Sadly, the next jump in tablets goes straight up to around $400 even for last year’s technology. The Toshiba Thrive, Sony Tablet S, Asus EeePad Transformer, Motorola Xoom – all of those tablets while not obsolete are not current-generation technology yet are still priced in a way that is completely unbalanced. Each is around $400; however, a current-generation tablet like the Asus Transformer Prime is only $100 more but is over three times more powerful.
Let’s look at straight benchmarks including the TouchPad. Sadly, AnTuTu doesn’t give numbers for competing products after running a test; however, the TouchPad received a score of 4734. According to the resulting comparison chart, the Asus EeePad Transformer (~$399), Samsung Galaxy Tab 10.1 (~$450), and Acer Iconia Tab A500 (~$460) all ranked lower than the TouchPad. Meanwhile, the Transformer Prime (~$499) crushed all of those with a benchmark of roughly 13,300.
Take a close look at Asus in those comparisons. The original EeePad Transformer is only $100 less than the Transformer Prime, yet its benchmark is about a third of the Prime. That’s 1/3 of the speed for 4/5 of the price! Given that, why has the original Transformer not had a price drop to $300? I would be willing to bet that Asus would sell a huge amount of original Transformers, and I might even be one of those buyers. Instead, I would be foolish to pay $400 when the Transformer Prime is so comparably powerful for roughly $100 more. That’s balanced, however, by my resistance and the resistance of millions of potential customers to pay $500 for anything that isn’t a full laptop or PC.
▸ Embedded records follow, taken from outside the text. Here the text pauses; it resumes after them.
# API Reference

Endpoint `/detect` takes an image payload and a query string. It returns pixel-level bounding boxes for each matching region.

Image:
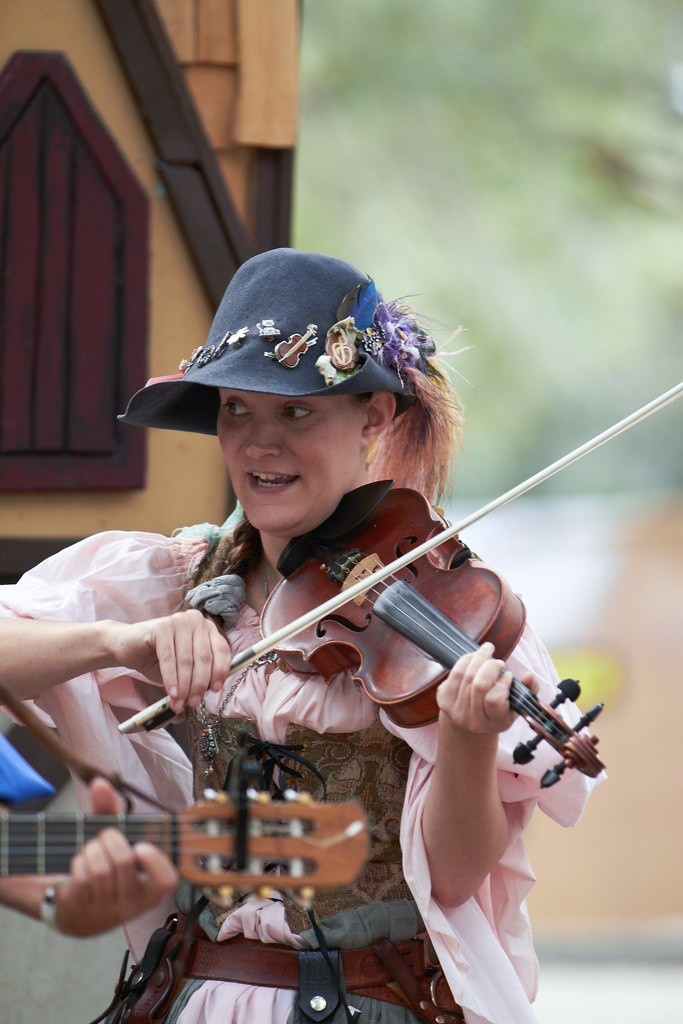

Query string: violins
[258,487,607,789]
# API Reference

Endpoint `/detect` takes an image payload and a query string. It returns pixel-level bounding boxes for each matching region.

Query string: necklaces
[260,554,276,663]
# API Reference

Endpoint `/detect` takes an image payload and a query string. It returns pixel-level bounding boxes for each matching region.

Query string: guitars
[0,789,372,905]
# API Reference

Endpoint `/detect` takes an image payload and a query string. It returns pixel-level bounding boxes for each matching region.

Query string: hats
[115,248,463,509]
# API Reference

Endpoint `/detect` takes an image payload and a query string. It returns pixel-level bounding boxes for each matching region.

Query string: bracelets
[38,882,62,935]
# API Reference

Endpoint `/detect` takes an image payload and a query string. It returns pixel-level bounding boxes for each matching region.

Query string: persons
[1,246,605,1024]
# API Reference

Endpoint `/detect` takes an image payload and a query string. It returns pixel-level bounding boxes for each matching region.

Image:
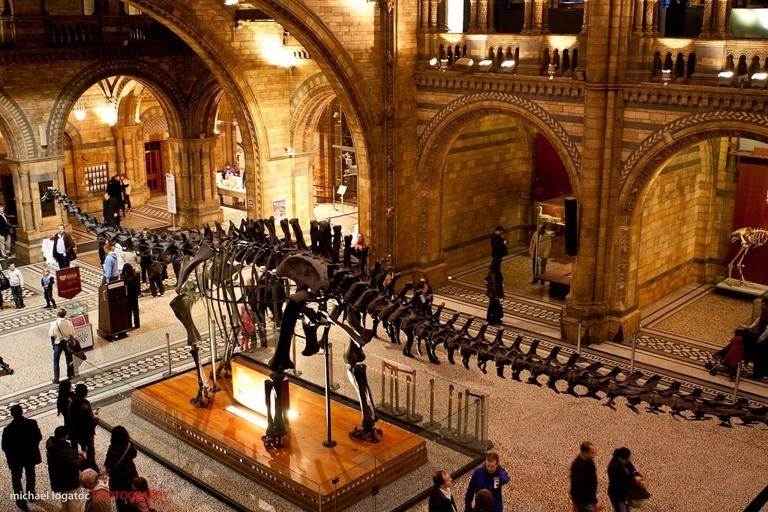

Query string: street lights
[0,278,11,291]
[66,338,81,353]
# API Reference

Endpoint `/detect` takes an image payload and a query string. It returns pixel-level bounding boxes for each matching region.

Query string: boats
[563,196,578,257]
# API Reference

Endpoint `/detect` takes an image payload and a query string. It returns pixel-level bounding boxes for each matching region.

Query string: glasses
[717,68,736,86]
[428,55,556,80]
[749,70,768,90]
[660,67,672,86]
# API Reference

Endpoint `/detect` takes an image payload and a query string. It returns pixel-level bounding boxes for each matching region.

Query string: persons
[0,175,182,511]
[483,225,508,285]
[221,162,235,180]
[570,441,601,512]
[529,223,552,290]
[484,259,505,326]
[608,446,642,511]
[351,234,433,355]
[237,265,287,351]
[429,452,509,512]
[727,336,743,381]
[735,296,768,381]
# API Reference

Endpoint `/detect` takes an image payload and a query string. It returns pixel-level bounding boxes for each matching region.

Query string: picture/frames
[216,180,246,210]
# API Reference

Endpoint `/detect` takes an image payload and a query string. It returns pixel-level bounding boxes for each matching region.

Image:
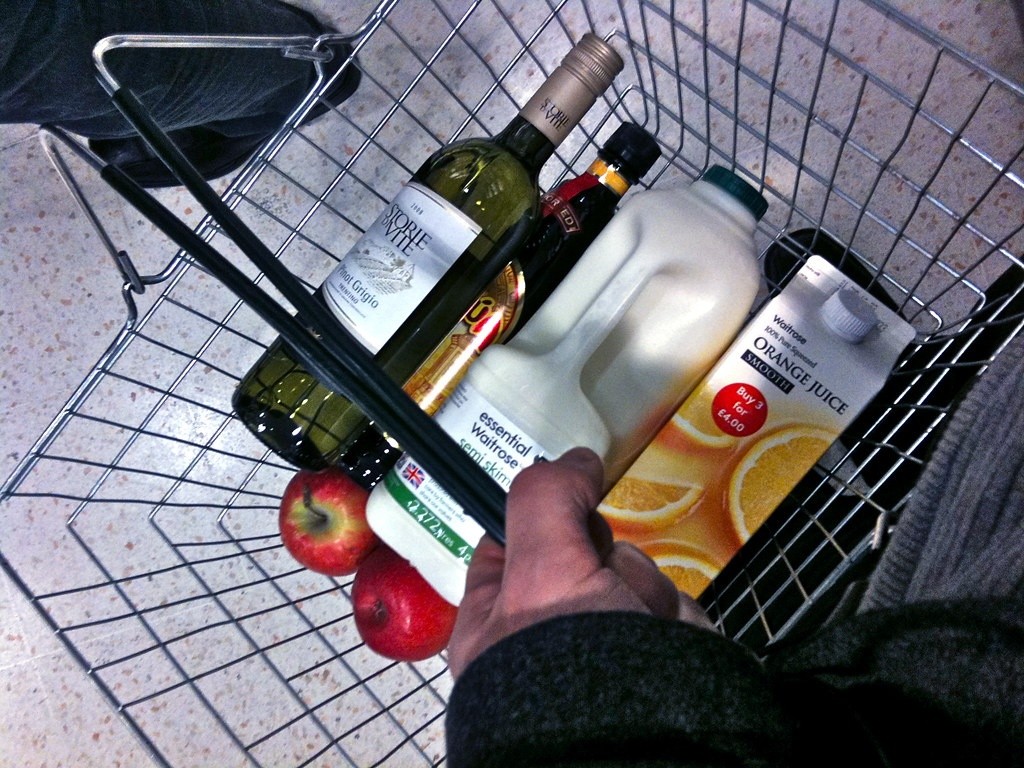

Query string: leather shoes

So, once again the Android tablet manufacturers are either ignoring or clueless about the $300 price point vacuum for 10-inch Android tablets. The consumers are then inclined to purchase a refurbished or used tablet, which makes little or no profit for the hardware vendors, purchase a tablet that is effectively “good enough” from places like ViewSonic or Archos, or purchase a Kindle Fire or Nook Tablet for less than $200. Worse, people who aren’t determined to buy an Android tablet will figure that if they’re going to be forced to pay $400 or more for a tablet, they might as well buy an iPad.
I am still looking for a way out of my Android conundrum. Sadly, the Android tablet makers are not helping, thanks to their continued, idiotic pricing. Given the current pricing options, I’ll keep using my TouchPad.